◆ Extracted text:
%%

Here I would appreciate a list of things that will be covered later in this section, to provide a mental map for the reader.

We are going to cover:

Gang Scheduling

Resource Fairness and Quota Management

Queue Management

Preemption

Priority Scheduling

Resource Reservation and Backfill

salaboy · 2026-06-11T14:32:32Z

+  * Reservation locks resources for a specific job. The scheduler identifies which resources will be needed and stops scheduling new work to them, even if they're currently idle.  
+  * Backfill allows small, short jobs to use reserved resources temporarily, as long as they'll finish before the reserved job needs them.  
+* **Mechanics:** The scheduler estimates when reserved resources will be free (based on running jobs' expected completion), then allows backfill jobs that fit within that window. This requires jobs to declare (or the system to estimate) their expected runtime.
+


It feels to me that a summary is needed here before jumping to "What's next"

%%

◆ Exercise goal:
Answer these questions from the scheduling review thread:
1. Which topic appears last in the list of what will be covered?
2. What does the scheduler stop doing to reserved resources, even if they are currently idle?
3. What must jobs declare, or the system estimate, for backfill to work?
The records that follow come from a separate source.

◆ Dataset records:
%%

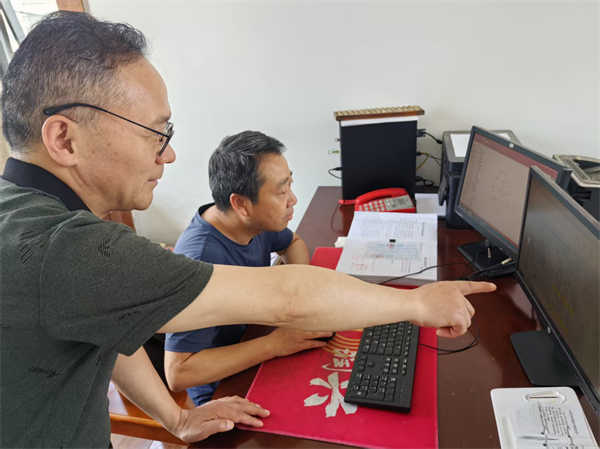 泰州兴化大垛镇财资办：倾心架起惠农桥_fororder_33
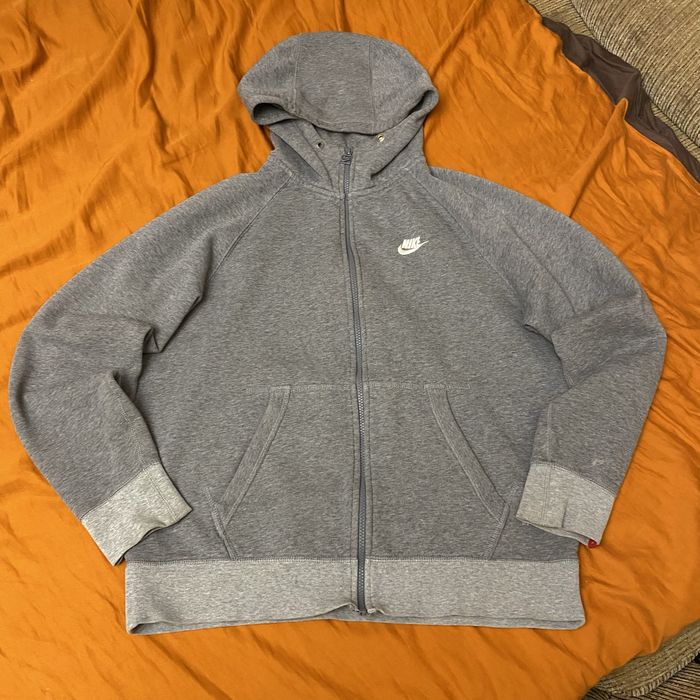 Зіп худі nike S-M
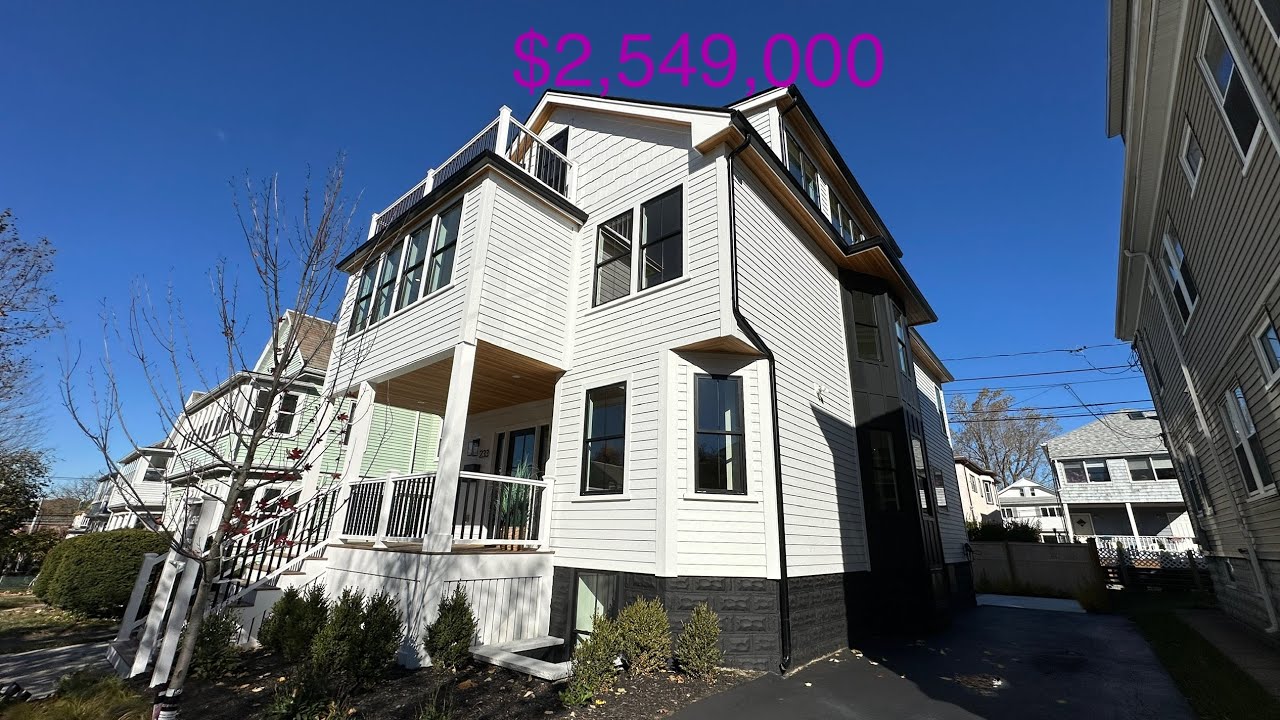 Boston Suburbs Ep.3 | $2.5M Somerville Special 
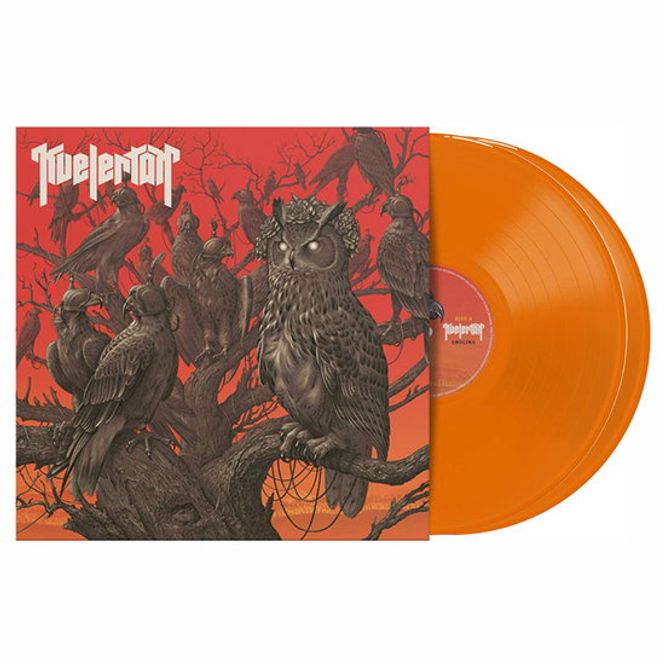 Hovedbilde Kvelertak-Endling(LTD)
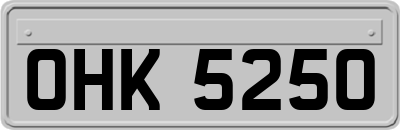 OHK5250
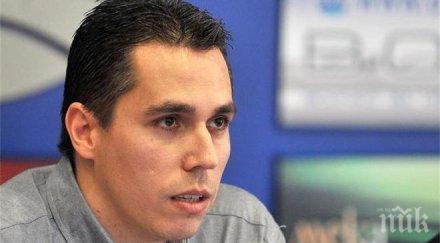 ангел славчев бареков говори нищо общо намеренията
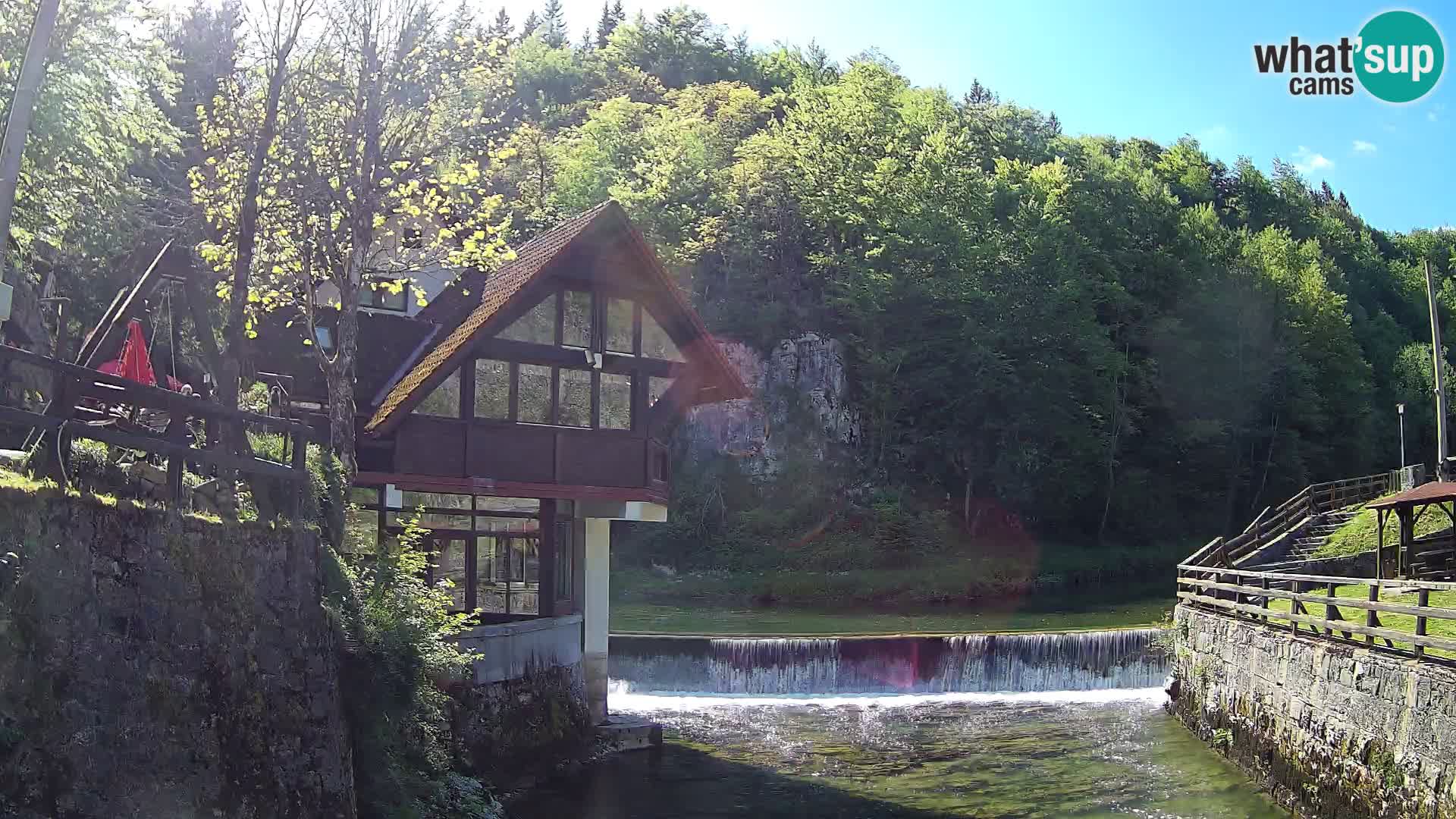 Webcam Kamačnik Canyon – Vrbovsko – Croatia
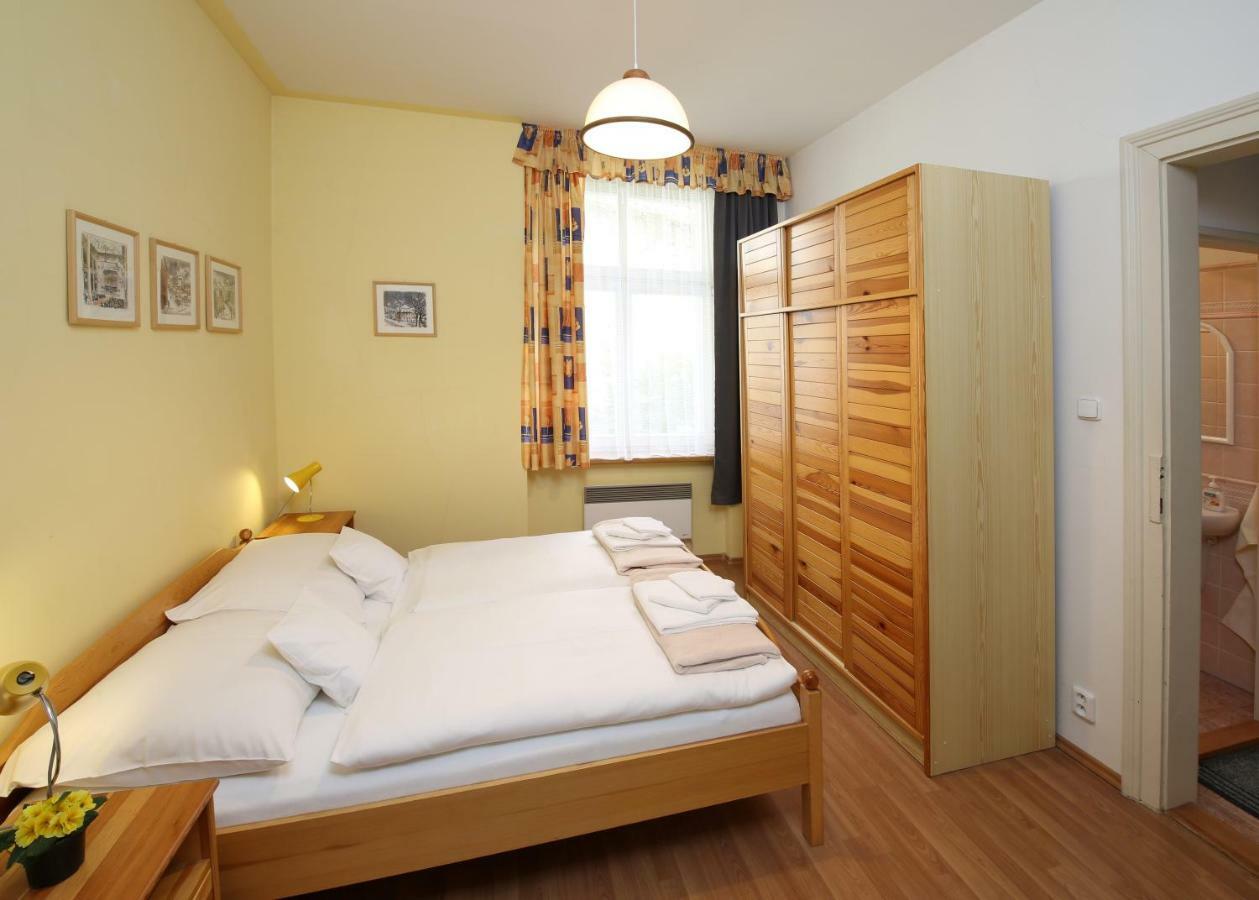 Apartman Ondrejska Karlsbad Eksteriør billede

%%
%%

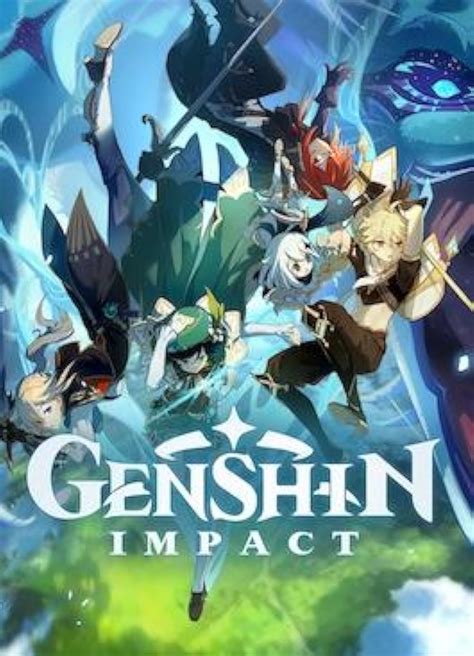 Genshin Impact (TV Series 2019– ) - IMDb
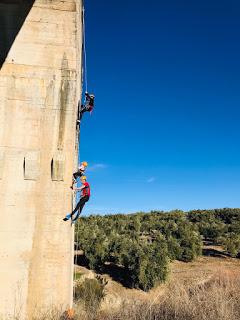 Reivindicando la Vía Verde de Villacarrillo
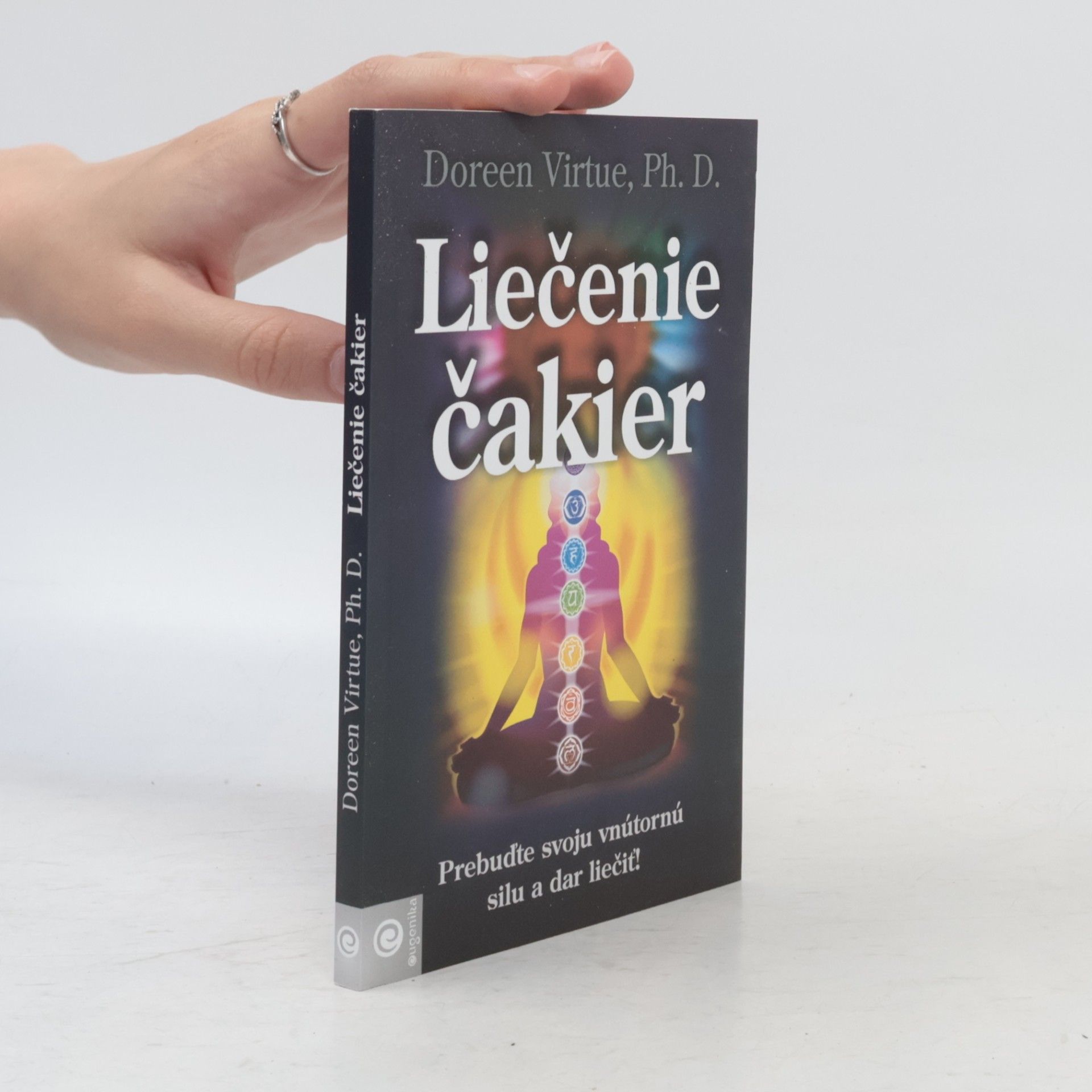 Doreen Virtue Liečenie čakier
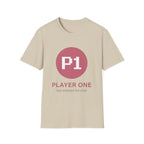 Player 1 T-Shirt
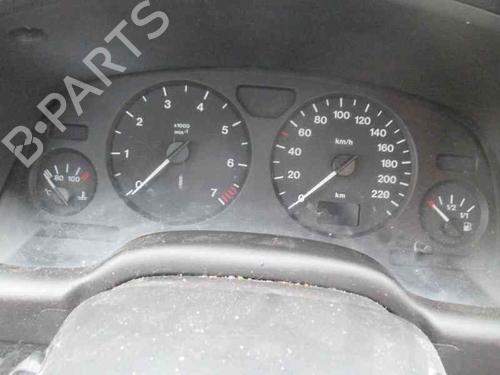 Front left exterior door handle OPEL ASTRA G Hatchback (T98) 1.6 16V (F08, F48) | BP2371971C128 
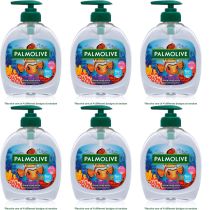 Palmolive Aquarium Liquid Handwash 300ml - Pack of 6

%%
%%

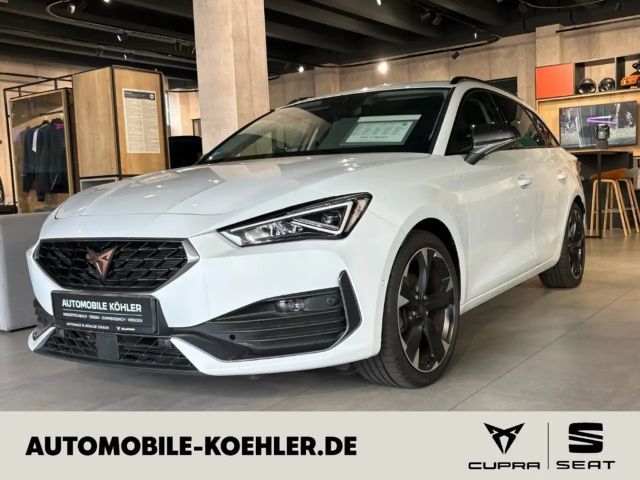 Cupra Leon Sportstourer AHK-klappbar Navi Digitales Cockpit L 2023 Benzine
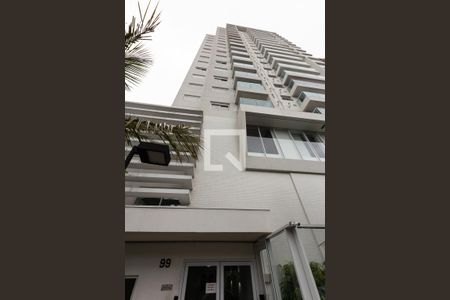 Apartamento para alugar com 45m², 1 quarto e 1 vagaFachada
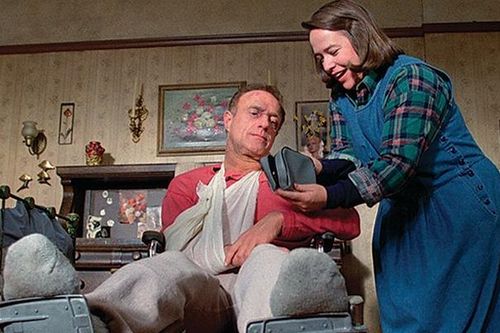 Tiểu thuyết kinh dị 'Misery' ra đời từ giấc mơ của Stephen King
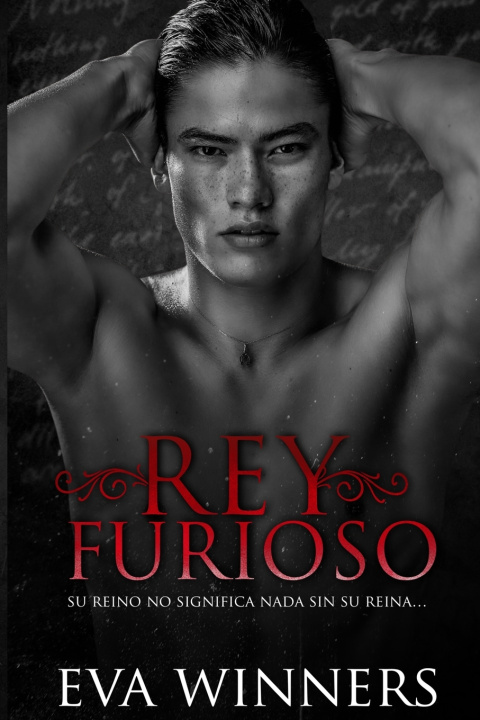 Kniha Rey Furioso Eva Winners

%%

◆ Your response:
1. Resource Reservation and Backfill.
2. It stops scheduling new work to them.
3. Their expected runtime.